Im August 1861 dirigierte Draeseke auf der zweiten Weimarer Tonkünstlerversammlung seinen "Germania-Marsch": "Durch dieses Stück wurde ich als Schrecken der Menschheit hingestellt und zwar in ganz Deutschland, indem alle Zeitungen sich beeilten, über die Schule en bloc ein Verdammungsurteil zu fällen, mich aber als die besonders gefährliche Bestie zu kennzeichnen." Nach diesen Ereignissen verließ Liszt Weimar und ging nach Rom. Am 17. Oktober 1862 ging Draeseke in die "selbstgewählte Verbannung" in der französischen Schweiz, aus der erst nach 14 "verlorenen Jahren" nach Deutschland zurückkehrte. Sein Komponieren erfuhr eine grundlegende Wandlung hin zu Verinnerlichung und Ausgewogenheit, die man in seiner ersten (1869-72) und zweiten (1871-76) Sinfonie und dem h-moll-Requiem beobachten kann: "Mit diesen Werken, denen Gudrun und die Symphonia tragica folgte, hatte ich mein Gleichgewicht wiedergewonnen und war mir meines künstlerischen Zieles bewusst geworden. Als Kind meiner Zeit und ausgerüstet mit ihren Mitteln, wollte ich ihren Inhalt musikalisch aussprechen, aber in pietätvoller Anlehnung an die großen früheren Meister. Ihre grossen Errungenschaften sollten hoch und wert gehalten werden und neben ihnen die der sogenannten Zukunftsmusik. Was diese uns an neuem Stoff und neuen Mitteln zugeführt hatte, wollte ich versuchen, der Musikwelt in klassischer Form darzubieten. Natürlich war hierunter nicht zu verstehen eine sklavische Nachbildung der früheren Leistungen. Deren Formen sollten frei behandelt und entwickelt, auch formelle Neubildungen versucht, alle gebotenen harmonischen, rhythmischen, modulatorischen Mittel ausgenutzt werden."

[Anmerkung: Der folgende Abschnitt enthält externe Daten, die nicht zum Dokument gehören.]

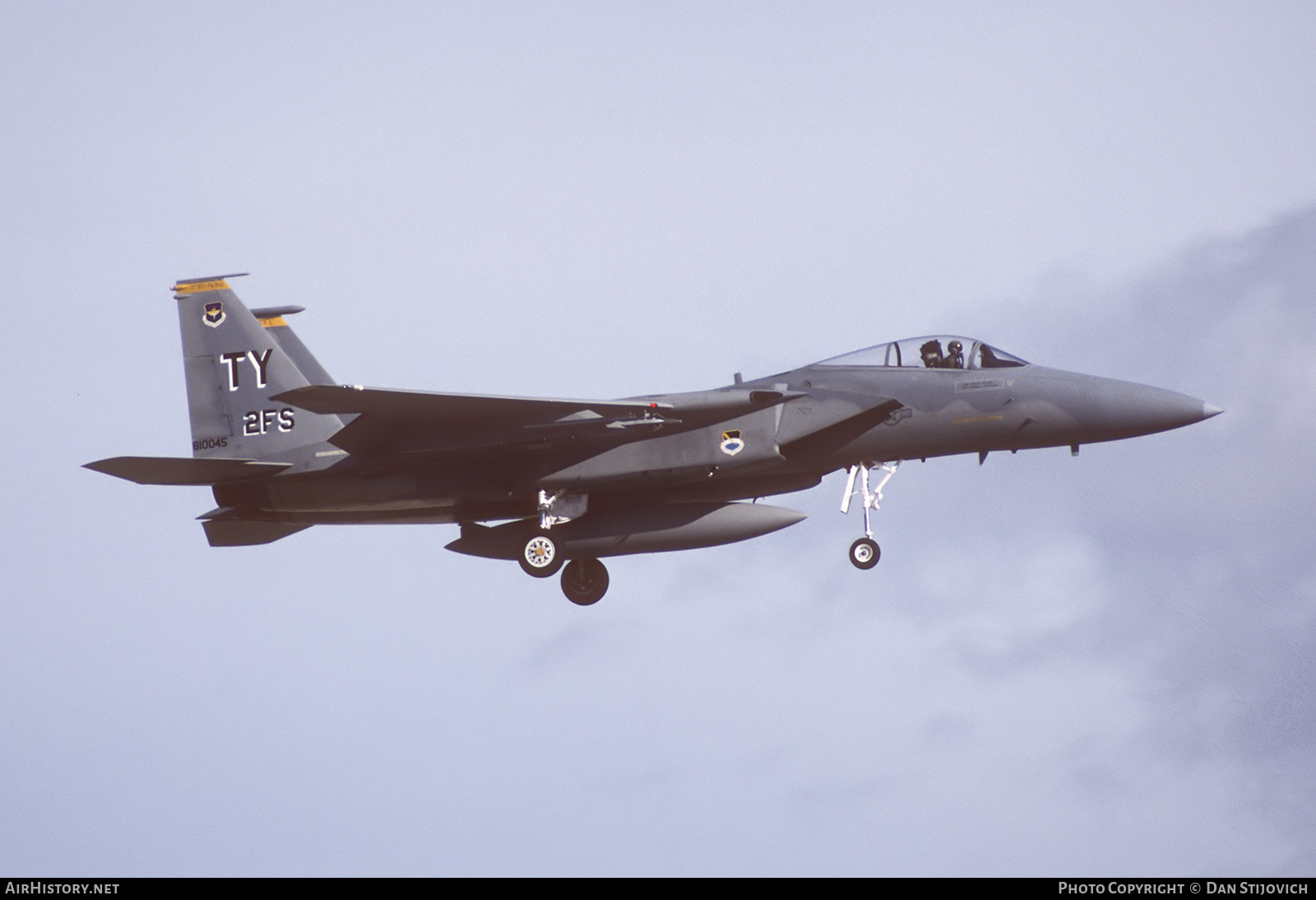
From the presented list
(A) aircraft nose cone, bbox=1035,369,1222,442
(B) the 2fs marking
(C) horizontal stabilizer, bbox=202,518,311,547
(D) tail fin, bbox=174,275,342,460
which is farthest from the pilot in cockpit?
(C) horizontal stabilizer, bbox=202,518,311,547

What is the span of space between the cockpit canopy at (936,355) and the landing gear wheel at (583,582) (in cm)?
465

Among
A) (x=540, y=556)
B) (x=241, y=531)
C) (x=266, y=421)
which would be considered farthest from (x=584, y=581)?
(x=266, y=421)

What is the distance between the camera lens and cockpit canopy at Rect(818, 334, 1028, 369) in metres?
22.9

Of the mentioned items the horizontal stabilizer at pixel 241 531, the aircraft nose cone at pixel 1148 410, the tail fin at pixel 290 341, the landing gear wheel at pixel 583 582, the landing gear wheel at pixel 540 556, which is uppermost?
the tail fin at pixel 290 341

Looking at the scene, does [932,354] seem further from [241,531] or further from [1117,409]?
[241,531]

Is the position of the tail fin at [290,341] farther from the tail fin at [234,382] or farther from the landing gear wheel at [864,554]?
the landing gear wheel at [864,554]

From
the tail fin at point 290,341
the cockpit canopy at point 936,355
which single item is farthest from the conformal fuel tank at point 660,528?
the tail fin at point 290,341

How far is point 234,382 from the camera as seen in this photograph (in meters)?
24.7

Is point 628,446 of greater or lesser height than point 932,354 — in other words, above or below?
below

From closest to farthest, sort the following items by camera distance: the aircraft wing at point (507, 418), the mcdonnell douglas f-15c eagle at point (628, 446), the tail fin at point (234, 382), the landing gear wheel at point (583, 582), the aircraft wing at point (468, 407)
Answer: the aircraft wing at point (468, 407) → the aircraft wing at point (507, 418) → the mcdonnell douglas f-15c eagle at point (628, 446) → the tail fin at point (234, 382) → the landing gear wheel at point (583, 582)

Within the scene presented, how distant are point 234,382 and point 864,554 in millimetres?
9506

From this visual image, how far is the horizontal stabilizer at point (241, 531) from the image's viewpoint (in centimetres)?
2430

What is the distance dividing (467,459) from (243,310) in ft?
15.0

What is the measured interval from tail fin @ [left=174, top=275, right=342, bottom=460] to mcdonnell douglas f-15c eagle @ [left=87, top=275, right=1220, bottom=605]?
0.04 metres
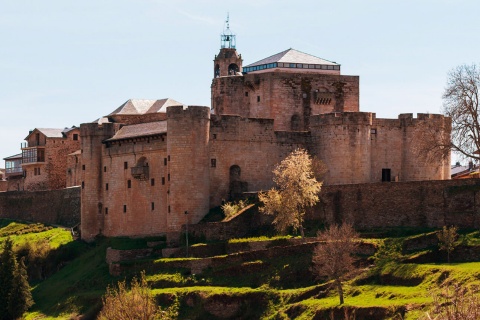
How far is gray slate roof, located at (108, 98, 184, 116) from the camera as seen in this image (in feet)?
296

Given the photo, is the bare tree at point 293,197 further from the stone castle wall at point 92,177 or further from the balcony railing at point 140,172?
the stone castle wall at point 92,177

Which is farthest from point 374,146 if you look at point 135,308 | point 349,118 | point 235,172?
point 135,308

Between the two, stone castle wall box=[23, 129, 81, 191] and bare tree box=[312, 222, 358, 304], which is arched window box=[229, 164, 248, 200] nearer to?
bare tree box=[312, 222, 358, 304]

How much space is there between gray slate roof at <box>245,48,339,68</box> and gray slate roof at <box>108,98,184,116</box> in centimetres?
849

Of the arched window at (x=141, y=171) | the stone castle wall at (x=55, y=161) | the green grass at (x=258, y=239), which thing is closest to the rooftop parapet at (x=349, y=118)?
the green grass at (x=258, y=239)

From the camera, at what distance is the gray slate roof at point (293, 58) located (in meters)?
92.2

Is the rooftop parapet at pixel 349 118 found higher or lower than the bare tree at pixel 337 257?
higher

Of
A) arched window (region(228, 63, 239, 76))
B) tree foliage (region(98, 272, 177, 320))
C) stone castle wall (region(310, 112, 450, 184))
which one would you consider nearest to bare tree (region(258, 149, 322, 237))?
stone castle wall (region(310, 112, 450, 184))

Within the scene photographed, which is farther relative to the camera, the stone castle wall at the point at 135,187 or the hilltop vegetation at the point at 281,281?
the stone castle wall at the point at 135,187

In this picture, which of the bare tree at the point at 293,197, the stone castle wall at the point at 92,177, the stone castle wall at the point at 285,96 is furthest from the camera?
the stone castle wall at the point at 285,96

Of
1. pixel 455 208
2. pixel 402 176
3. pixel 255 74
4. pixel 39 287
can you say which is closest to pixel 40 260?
pixel 39 287

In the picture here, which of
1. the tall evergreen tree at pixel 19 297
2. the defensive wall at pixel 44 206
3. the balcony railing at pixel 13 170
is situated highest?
the balcony railing at pixel 13 170

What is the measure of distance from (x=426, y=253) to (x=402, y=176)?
19.8 meters

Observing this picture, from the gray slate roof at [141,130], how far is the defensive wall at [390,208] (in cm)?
972
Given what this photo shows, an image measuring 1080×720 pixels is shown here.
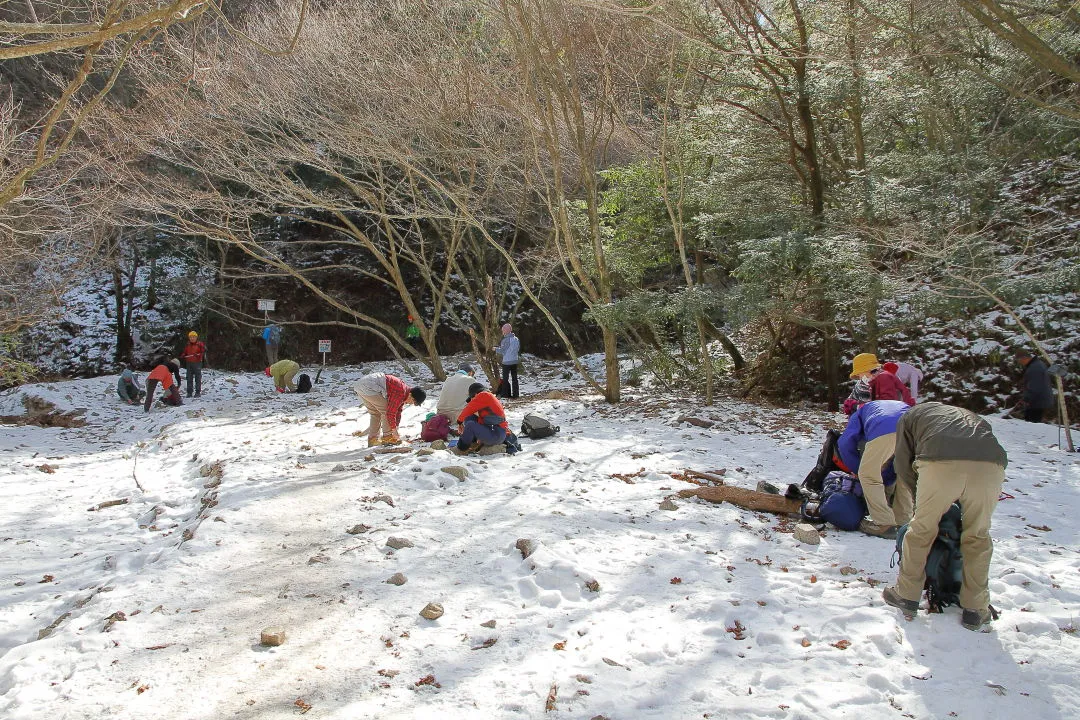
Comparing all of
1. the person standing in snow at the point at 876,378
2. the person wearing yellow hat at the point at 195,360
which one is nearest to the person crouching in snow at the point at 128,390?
the person wearing yellow hat at the point at 195,360

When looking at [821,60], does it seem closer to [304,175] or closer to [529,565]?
[529,565]

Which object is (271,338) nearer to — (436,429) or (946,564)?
(436,429)

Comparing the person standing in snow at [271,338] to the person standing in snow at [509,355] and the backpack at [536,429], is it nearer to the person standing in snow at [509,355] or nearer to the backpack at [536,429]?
the person standing in snow at [509,355]

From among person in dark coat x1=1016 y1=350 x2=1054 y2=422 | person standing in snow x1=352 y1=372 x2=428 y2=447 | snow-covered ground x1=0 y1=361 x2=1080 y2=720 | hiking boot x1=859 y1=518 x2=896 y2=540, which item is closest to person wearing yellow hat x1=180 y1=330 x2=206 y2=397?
snow-covered ground x1=0 y1=361 x2=1080 y2=720

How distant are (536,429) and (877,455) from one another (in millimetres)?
4644

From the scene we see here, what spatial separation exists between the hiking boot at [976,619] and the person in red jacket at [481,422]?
4928 millimetres

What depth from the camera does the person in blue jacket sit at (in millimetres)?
5133

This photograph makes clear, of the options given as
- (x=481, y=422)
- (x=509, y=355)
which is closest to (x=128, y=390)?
(x=509, y=355)

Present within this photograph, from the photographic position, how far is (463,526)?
5.45 m

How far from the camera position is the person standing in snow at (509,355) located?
1334 cm

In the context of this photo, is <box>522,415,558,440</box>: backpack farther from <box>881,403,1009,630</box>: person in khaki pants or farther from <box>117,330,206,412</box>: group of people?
<box>117,330,206,412</box>: group of people

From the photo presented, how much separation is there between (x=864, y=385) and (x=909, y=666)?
2576 millimetres

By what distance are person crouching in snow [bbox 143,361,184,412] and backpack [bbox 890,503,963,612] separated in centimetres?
1488

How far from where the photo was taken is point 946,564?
12.9ft
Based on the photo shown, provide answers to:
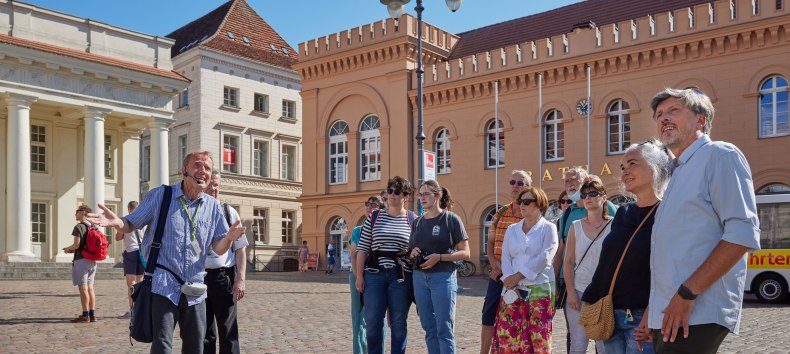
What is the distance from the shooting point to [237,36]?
49281mm

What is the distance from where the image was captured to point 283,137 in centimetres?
4953

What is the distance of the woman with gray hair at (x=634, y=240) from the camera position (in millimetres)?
4273

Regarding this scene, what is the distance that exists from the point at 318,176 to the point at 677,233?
37.3m

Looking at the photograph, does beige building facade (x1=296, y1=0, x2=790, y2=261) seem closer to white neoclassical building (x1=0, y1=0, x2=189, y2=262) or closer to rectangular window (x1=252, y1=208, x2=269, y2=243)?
rectangular window (x1=252, y1=208, x2=269, y2=243)

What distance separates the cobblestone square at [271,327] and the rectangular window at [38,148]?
17971mm

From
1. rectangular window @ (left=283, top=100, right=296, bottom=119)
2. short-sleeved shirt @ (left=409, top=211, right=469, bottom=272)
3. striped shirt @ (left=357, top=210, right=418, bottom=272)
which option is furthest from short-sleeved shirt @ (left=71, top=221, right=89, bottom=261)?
rectangular window @ (left=283, top=100, right=296, bottom=119)

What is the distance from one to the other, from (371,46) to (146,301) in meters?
32.8

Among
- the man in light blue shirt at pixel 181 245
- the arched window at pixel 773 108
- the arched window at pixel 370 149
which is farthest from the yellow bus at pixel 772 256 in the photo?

Was die thematische Fasslichkeit betrifft, ist die zweite Sinfonie in F-Dur op. 22 schon weit einladender beschaffen als die erste, wobei die kontrapunktische Überlagerungskunst hier am weitesten getrieben ist.

Richard Strauss hat Draesekes sinfonische Schöpfungen sehr bewundert und sich in seiner frühen f-moll-Sinfonie stark an diesen Vorbildern orientiert. Und, so originell und einzigartig Strauss’ in seinem "Don Juan" (unbestritten!) ist: Man kann bei Draeseke die Vorboten des spezifischen Straussschen Schwungs hören, so zweifelsfrei im federnden Kopfsatz der zweiten Sinfonie. Eigentümlich bei dieser Sinfonie ist das anstelle eines langsamen Satz eingeschobene Allegretto marciale mit seiner hintergründigen, fast unheimlichen Atmosphäre.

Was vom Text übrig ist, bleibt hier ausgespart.